---- Given records
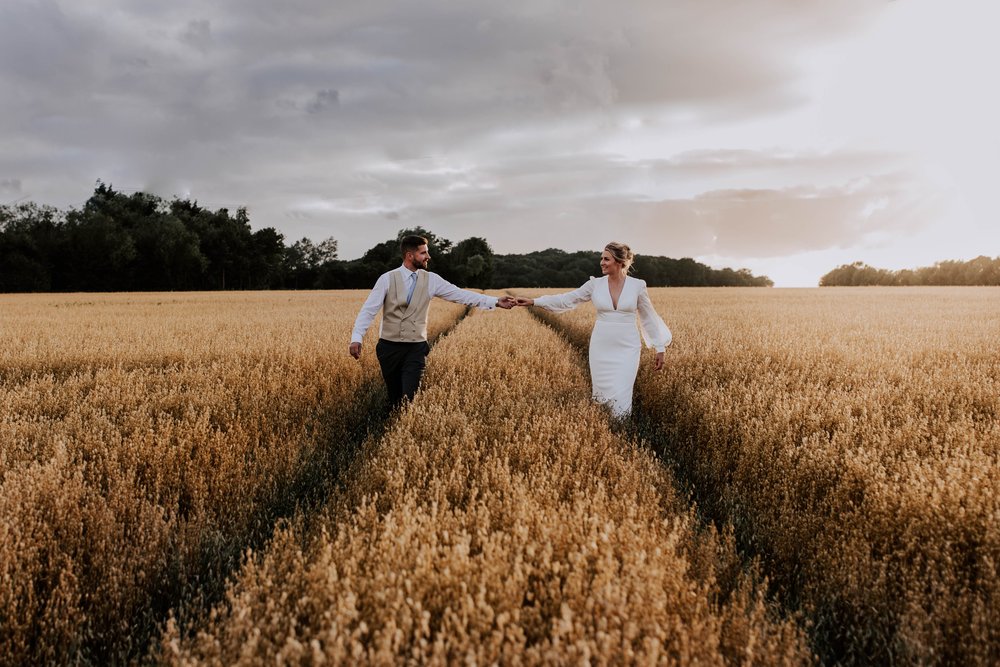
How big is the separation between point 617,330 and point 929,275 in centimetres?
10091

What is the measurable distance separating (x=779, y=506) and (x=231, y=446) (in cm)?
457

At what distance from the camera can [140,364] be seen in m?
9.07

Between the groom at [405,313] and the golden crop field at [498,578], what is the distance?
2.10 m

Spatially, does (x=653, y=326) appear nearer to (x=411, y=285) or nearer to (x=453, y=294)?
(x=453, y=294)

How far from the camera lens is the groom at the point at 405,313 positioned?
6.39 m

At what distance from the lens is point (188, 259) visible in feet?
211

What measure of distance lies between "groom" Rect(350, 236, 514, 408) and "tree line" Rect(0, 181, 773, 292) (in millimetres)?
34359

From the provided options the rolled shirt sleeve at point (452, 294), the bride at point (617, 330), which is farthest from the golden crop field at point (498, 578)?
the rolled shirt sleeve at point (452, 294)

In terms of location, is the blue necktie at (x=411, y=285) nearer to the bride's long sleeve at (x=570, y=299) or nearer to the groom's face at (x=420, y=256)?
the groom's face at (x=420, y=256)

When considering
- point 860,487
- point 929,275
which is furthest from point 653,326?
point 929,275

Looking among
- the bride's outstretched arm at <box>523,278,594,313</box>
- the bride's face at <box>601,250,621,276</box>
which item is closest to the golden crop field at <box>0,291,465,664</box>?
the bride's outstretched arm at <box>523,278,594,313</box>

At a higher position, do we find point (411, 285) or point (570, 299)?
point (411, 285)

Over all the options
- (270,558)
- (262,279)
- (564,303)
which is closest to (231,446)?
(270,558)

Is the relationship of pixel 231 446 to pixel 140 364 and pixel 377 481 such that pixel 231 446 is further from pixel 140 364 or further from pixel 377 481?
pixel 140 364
--------
---- Given records
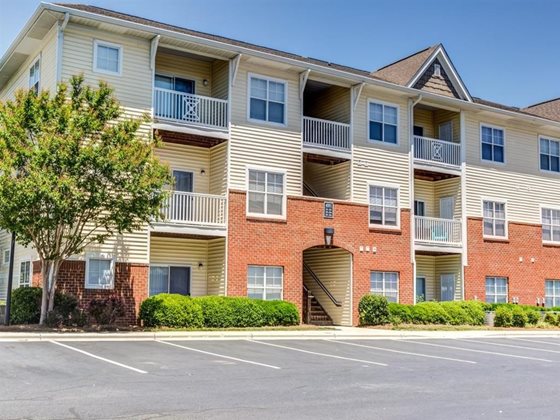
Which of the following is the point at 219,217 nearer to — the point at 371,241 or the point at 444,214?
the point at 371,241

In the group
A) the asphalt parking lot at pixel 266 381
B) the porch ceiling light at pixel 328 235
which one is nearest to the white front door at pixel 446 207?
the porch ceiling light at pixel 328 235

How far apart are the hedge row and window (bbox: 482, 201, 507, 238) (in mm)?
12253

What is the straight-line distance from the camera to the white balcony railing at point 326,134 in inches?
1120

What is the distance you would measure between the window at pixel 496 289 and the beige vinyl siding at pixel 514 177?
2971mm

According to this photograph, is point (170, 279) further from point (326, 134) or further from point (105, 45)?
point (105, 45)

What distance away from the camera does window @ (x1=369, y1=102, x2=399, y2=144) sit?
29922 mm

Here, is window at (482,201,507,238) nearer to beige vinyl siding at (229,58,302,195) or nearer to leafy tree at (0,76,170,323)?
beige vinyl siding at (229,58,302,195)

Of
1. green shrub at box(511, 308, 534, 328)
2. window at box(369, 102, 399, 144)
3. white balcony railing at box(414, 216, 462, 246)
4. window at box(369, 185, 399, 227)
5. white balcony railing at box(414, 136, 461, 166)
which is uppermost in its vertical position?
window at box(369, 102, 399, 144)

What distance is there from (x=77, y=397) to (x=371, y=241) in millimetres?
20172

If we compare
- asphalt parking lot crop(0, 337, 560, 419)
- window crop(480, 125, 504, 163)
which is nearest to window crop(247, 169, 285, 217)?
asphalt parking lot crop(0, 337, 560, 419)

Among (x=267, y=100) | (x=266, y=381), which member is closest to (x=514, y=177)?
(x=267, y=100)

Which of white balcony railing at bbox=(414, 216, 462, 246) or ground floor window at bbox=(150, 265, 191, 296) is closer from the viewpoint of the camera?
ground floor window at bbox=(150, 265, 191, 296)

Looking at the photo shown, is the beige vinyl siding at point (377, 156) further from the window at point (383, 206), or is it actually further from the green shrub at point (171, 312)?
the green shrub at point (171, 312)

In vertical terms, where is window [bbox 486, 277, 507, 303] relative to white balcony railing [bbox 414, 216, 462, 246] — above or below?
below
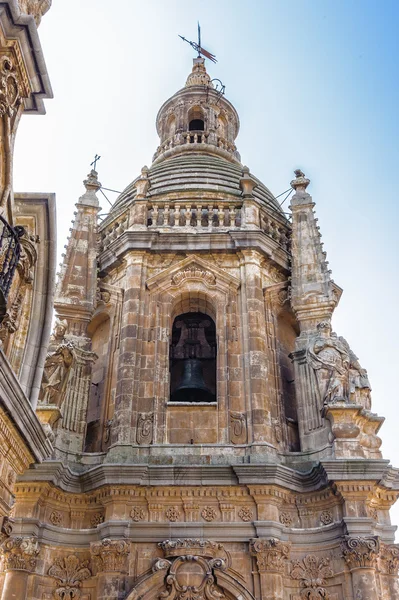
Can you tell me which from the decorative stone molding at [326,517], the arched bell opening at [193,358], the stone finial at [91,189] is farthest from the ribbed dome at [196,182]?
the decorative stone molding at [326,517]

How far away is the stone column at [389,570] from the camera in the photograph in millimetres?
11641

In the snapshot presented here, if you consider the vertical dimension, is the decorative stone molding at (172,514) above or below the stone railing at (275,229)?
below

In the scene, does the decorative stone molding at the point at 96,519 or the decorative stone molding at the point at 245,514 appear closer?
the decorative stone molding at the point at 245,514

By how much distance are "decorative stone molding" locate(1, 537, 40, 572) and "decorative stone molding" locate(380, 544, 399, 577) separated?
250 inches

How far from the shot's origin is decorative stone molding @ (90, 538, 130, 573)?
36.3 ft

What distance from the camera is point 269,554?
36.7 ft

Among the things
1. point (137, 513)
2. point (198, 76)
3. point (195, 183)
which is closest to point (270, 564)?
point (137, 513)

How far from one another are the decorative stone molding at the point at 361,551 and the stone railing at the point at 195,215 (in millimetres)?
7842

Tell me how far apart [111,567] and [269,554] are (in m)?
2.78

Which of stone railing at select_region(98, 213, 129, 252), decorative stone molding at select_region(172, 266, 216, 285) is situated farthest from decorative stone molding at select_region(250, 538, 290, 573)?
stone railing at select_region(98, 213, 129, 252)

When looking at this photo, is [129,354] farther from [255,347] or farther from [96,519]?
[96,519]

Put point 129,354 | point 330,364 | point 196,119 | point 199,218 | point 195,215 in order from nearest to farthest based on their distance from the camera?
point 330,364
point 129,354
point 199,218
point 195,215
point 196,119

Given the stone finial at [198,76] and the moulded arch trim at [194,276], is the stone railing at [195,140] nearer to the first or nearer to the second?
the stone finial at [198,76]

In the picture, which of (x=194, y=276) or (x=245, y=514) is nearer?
--------
---- Given records
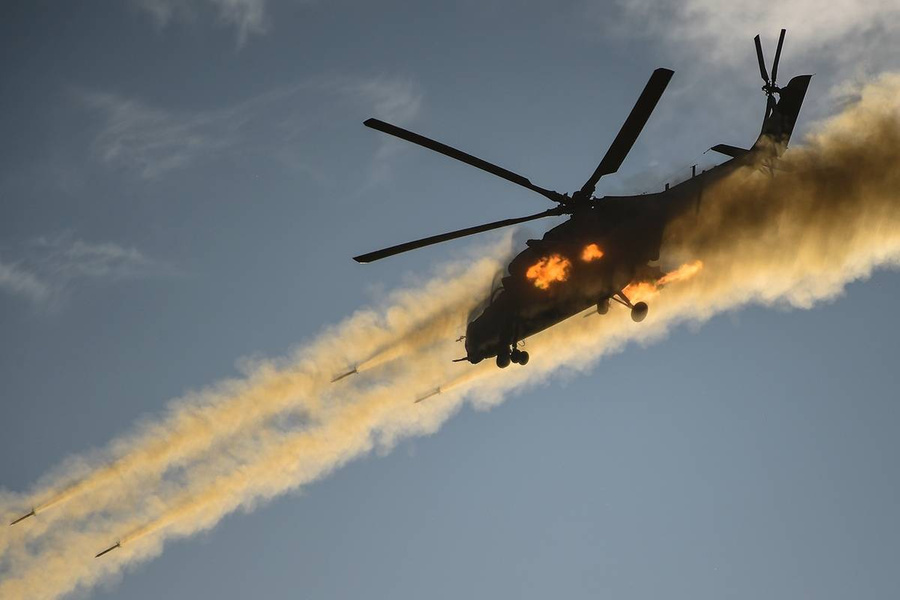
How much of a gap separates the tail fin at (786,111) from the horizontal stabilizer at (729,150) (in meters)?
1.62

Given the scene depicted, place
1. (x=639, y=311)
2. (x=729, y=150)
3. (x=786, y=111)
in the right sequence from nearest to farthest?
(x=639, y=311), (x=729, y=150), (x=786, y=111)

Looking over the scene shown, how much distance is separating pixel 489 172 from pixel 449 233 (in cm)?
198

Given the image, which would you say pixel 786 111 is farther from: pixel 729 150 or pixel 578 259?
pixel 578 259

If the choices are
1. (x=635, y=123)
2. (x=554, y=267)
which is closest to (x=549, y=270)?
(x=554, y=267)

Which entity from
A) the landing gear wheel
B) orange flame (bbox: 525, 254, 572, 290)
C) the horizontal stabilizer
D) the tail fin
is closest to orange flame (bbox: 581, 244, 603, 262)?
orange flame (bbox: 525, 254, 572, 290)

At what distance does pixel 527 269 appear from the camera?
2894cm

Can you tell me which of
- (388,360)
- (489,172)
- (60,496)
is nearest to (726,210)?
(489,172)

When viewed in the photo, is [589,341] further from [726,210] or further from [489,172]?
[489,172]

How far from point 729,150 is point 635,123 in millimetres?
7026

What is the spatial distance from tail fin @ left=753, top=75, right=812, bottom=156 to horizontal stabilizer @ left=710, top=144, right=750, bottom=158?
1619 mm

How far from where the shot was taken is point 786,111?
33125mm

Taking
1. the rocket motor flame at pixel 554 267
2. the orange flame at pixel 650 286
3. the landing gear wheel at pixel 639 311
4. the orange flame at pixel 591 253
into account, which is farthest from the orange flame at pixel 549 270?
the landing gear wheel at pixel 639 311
--------
What to produce:
Which of the lines above contain the word "shrub"? Report each of those lines in full.

Answer to the task:
1. green shrub at box(511, 308, 534, 328)
Looking at the photo shown, is the beige vinyl siding at point (377, 156) further from the window at point (383, 206), or is it actually further from the green shrub at point (171, 312)?
the green shrub at point (171, 312)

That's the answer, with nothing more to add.